→ Work request
Every line below between the one holding "Cenerentola: Lily James" and the one holding "Fachada de Farmacia", inclusive, should be copied exactly, and no other line.

→ Data to use
►

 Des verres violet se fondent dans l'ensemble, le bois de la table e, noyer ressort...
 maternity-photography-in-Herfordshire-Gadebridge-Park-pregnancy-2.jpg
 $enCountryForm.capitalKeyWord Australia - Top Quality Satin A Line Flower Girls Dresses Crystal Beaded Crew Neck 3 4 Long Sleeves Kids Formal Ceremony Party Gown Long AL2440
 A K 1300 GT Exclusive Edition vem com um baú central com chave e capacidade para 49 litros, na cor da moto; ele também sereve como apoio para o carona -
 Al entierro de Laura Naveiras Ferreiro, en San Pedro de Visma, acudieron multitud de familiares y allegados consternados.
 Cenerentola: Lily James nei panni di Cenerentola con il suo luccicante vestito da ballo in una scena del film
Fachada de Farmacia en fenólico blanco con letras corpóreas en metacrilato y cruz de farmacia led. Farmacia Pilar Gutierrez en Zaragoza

◄
►

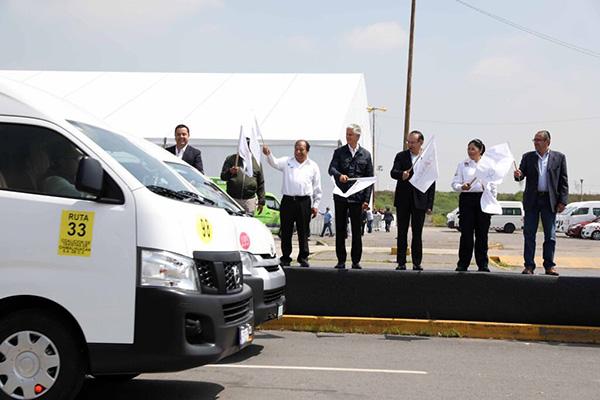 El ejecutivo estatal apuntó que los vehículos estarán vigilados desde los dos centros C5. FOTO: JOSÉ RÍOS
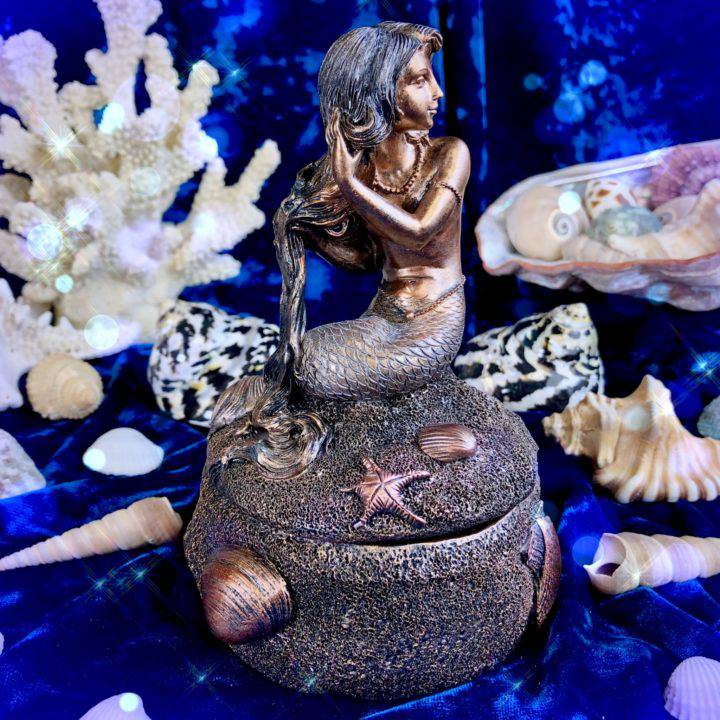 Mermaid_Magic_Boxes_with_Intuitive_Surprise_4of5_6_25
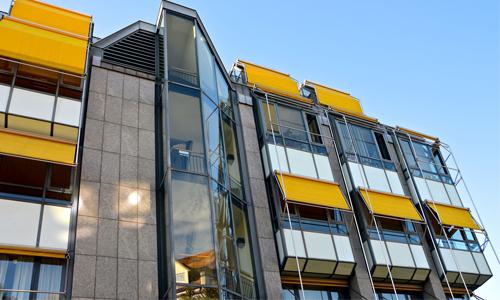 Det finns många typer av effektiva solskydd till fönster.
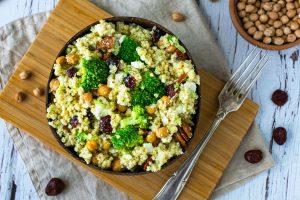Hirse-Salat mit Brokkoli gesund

◄

→ Task answer
 Cenerentola: Lily James nei panni di Cenerentola con il suo luccicante vestito da ballo in una scena del film
Fachada de Farmacia en fenólico blanco con letras corpóreas en metacrilato y cruz de farmacia led. Farmacia Pilar Gutierrez en Zaragoza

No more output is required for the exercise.